Document segment:
↓
Story of a home-grown David: How AAP trumped the mighty

Arvind-Kejriwal3 
Vivek Kaul  
One of the fundamental rules of forecasting is to make as many forecasts as possible and then publicise the ones you get right. On August 4, 2012, I wrote a piece on Firstpost, in which I compared what would become Aam Aadmi Party(AAP) to a disruptive innovation.
The term disruptive innovation was coined by Clayton Christensen, who happens to be a professor of strategy at Harvard Business School. He defines it as “innovations that transform an existing market or create a new one by introducing simplicity, convenience, accessibility and affordability. It is initially formed in a narrow foothold market that appears unattractive or inconsequential to industry incumbents.”
A great example of a disruptive innovation is Micromax. Micromax and a host of other Indian phone makers built up significance presence in the smartphone market, while the biggest player Nokia was busy elsewhere.
↑
Set exercise 1: For each statement below, say whether the AAP article agrees with it, answering yes or no and quoting the words of the article that decide it. (a) The author's Firstpost piece comparing AAP to a disruptive innovation appeared on August 4, 2012. (b) Clayton Christensen is a professor of strategy at Harvard Business School. (c) Disruptive innovation first takes shape in a market that industry incumbents find highly attractive.
Set exercise 2: Extract the passage of the AAP article word for word, everything from "A great example" down to "was busy elsewhere.".
Set exercise 3: List every quality that, according to the definition of disruptive innovation quoted in the AAP article, such innovations introduce.

Record extracts:
↓
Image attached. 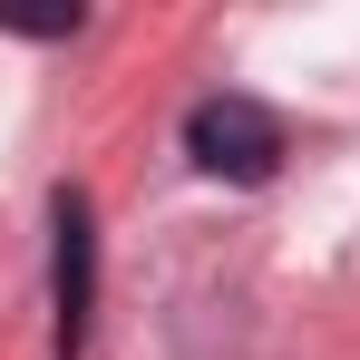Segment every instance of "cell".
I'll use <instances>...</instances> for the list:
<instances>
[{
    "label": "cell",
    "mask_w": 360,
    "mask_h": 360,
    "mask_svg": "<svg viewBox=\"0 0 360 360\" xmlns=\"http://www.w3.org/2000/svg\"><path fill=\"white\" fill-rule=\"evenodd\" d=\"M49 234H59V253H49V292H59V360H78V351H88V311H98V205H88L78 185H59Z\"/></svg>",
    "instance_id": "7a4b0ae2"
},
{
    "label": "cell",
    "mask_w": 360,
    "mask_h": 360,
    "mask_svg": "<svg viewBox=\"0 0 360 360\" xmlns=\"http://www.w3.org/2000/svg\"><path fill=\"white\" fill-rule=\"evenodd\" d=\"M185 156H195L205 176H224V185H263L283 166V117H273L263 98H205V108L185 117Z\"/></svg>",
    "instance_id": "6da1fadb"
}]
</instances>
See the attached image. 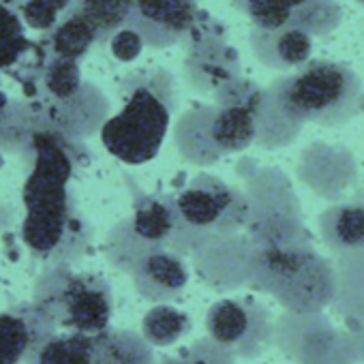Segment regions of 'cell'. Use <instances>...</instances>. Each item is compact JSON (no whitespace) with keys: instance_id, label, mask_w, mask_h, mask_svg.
↑
↓
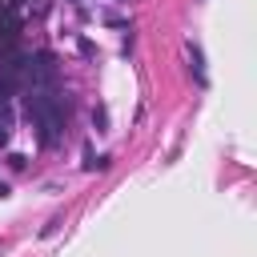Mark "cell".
↑
↓
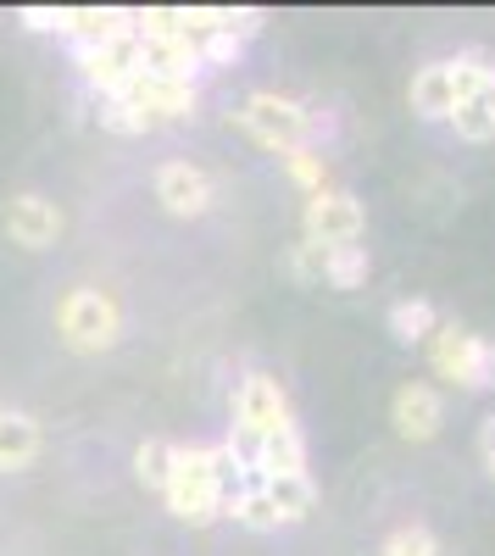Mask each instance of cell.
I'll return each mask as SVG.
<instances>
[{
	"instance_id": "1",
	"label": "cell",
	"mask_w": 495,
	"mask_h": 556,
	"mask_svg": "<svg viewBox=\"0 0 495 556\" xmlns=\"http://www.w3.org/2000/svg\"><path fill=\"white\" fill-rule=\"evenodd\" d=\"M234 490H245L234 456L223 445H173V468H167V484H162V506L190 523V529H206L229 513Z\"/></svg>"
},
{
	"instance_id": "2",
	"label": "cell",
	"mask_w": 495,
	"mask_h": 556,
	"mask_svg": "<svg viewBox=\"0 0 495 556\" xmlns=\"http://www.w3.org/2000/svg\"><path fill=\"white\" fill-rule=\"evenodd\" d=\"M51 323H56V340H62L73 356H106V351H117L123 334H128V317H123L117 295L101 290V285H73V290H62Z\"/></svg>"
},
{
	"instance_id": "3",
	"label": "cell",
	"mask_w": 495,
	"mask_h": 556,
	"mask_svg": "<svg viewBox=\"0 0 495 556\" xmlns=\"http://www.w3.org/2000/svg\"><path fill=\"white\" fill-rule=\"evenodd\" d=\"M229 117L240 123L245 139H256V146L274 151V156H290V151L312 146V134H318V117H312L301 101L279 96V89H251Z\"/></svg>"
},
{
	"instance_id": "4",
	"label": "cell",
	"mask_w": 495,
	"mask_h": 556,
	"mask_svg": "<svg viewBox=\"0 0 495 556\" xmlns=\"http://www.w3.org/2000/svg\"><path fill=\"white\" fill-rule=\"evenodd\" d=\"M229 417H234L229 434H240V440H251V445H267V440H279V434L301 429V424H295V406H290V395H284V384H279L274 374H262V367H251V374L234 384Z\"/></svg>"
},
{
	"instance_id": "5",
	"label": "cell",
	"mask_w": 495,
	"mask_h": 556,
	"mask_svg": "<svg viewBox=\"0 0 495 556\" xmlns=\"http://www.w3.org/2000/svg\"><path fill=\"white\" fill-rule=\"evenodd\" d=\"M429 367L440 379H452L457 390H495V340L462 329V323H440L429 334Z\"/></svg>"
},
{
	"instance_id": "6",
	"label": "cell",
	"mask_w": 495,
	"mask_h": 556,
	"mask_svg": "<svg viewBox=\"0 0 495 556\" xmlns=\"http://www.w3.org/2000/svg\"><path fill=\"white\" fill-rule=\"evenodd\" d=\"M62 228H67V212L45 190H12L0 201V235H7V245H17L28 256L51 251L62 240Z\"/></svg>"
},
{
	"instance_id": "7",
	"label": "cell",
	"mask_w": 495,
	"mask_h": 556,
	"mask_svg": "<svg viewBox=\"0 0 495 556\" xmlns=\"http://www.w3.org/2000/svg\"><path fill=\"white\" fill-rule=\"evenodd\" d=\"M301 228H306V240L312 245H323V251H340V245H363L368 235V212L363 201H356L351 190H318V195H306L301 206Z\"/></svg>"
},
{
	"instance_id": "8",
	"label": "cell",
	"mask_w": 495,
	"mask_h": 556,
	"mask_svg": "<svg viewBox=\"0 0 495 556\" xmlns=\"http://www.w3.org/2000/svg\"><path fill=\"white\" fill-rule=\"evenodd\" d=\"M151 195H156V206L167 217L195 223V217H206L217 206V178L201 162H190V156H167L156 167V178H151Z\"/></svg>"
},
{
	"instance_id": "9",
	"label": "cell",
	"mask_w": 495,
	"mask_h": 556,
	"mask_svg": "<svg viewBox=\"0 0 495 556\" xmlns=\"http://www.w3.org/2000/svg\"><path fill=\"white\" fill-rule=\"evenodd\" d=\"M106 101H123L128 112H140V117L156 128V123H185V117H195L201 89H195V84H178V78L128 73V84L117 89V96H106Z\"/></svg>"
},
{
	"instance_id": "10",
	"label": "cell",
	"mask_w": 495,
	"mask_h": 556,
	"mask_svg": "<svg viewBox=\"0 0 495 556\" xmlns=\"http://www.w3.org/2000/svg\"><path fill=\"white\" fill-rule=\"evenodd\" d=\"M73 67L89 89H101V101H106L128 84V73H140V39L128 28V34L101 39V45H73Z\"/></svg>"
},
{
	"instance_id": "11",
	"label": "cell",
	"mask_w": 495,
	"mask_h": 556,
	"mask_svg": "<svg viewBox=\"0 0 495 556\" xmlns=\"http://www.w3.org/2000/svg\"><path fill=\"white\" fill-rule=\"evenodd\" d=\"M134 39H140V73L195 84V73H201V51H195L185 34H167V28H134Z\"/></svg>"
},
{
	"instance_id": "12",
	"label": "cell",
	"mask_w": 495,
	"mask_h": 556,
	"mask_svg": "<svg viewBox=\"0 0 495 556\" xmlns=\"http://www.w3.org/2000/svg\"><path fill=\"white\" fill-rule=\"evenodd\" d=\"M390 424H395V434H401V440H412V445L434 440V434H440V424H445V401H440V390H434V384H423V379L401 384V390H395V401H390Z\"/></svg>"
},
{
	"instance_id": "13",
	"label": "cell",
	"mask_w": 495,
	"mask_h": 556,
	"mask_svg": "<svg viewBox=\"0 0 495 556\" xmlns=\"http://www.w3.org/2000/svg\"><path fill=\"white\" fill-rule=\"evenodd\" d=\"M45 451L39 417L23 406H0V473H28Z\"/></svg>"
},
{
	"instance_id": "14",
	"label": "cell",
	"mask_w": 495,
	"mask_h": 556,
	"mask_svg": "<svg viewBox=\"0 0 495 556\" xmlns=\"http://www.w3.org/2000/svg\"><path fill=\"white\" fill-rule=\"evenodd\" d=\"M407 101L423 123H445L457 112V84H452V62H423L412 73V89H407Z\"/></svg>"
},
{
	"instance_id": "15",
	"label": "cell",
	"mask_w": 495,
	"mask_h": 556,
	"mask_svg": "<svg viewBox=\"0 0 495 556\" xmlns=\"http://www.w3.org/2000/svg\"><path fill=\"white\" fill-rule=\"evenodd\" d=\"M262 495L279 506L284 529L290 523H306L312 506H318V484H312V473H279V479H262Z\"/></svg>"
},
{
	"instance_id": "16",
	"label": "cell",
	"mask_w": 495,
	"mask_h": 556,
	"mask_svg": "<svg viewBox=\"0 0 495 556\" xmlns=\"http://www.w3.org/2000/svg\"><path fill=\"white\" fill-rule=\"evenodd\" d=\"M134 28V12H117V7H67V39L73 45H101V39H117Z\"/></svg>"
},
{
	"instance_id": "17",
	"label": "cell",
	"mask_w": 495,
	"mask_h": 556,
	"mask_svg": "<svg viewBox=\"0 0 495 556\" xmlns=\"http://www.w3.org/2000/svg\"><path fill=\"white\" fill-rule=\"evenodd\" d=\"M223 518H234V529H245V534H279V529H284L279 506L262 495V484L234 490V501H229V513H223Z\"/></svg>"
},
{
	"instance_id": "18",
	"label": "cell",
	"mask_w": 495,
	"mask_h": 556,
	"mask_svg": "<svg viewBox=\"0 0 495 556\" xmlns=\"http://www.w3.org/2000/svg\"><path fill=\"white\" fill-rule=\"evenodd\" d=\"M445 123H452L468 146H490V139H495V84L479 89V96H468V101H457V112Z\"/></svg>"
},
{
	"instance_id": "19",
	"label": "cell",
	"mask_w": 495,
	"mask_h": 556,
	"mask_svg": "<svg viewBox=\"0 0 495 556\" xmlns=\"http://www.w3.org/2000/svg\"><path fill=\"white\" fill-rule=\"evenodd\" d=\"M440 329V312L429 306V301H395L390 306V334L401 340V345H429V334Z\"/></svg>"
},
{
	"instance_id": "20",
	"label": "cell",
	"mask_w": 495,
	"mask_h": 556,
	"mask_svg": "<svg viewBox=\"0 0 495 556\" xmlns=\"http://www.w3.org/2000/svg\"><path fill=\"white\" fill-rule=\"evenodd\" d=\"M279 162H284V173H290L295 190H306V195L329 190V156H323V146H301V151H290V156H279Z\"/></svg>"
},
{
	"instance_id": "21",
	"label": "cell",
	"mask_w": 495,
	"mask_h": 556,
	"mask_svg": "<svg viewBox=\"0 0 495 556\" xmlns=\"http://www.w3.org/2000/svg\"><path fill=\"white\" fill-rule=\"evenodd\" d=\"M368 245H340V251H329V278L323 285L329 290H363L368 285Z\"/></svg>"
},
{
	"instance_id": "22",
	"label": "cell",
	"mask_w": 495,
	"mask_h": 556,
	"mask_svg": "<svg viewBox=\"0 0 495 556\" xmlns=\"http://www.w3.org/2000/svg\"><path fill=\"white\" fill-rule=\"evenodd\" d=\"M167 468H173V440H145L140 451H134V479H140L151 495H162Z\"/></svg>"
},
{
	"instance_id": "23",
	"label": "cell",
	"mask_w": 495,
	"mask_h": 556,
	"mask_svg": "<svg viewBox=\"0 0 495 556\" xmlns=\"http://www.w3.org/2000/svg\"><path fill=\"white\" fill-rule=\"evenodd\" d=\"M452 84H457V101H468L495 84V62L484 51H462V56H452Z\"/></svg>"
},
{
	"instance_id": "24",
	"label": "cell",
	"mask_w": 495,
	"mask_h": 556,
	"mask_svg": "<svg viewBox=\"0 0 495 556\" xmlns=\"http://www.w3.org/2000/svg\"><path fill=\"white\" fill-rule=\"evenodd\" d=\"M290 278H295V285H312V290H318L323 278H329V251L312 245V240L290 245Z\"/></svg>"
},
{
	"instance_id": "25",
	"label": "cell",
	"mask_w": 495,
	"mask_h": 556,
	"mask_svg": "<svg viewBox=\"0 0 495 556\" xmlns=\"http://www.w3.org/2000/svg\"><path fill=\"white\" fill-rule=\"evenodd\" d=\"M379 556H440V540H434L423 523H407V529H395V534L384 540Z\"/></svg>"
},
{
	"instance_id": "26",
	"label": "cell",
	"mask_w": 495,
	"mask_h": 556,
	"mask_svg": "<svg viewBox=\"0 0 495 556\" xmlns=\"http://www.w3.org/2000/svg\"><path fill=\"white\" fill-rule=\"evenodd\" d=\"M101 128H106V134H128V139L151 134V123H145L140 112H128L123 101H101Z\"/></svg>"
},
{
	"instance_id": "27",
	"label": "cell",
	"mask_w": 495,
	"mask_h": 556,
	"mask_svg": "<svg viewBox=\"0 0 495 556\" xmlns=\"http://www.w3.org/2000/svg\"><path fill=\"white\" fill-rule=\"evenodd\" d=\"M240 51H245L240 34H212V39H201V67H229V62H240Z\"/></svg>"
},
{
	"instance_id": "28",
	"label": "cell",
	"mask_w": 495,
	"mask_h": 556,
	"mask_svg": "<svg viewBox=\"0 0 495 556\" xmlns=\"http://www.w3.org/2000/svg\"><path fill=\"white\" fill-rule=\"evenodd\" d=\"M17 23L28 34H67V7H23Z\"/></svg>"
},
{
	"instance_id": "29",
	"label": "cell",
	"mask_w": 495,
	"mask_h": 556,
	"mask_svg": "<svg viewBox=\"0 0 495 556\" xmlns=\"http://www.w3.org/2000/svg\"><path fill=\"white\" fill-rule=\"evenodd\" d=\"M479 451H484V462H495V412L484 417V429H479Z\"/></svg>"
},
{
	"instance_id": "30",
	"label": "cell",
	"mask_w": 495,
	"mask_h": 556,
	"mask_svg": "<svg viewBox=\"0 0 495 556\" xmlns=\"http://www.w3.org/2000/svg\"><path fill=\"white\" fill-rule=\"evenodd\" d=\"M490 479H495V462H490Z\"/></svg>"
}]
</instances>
↑
Correct result 1:
(a) Yes: "On August 4, 2012, I wrote a piece on Firstpost, in which I compared what would become Aam Aadmi Party(AAP) to a disruptive innovation."
(b) Yes: "who happens to be a professor of strategy at Harvard Business School"
(c) No: "It is initially formed in a narrow foothold market that appears unattractive or inconsequential to industry incumbents."

Correct result 2:
A great example of a disruptive innovation is Micromax. Micromax and a host of other Indian phone makers built up significance presence in the smartphone market, while the biggest player Nokia was busy elsewhere.

Correct result 3: simplicity, convenience, accessibility, affordability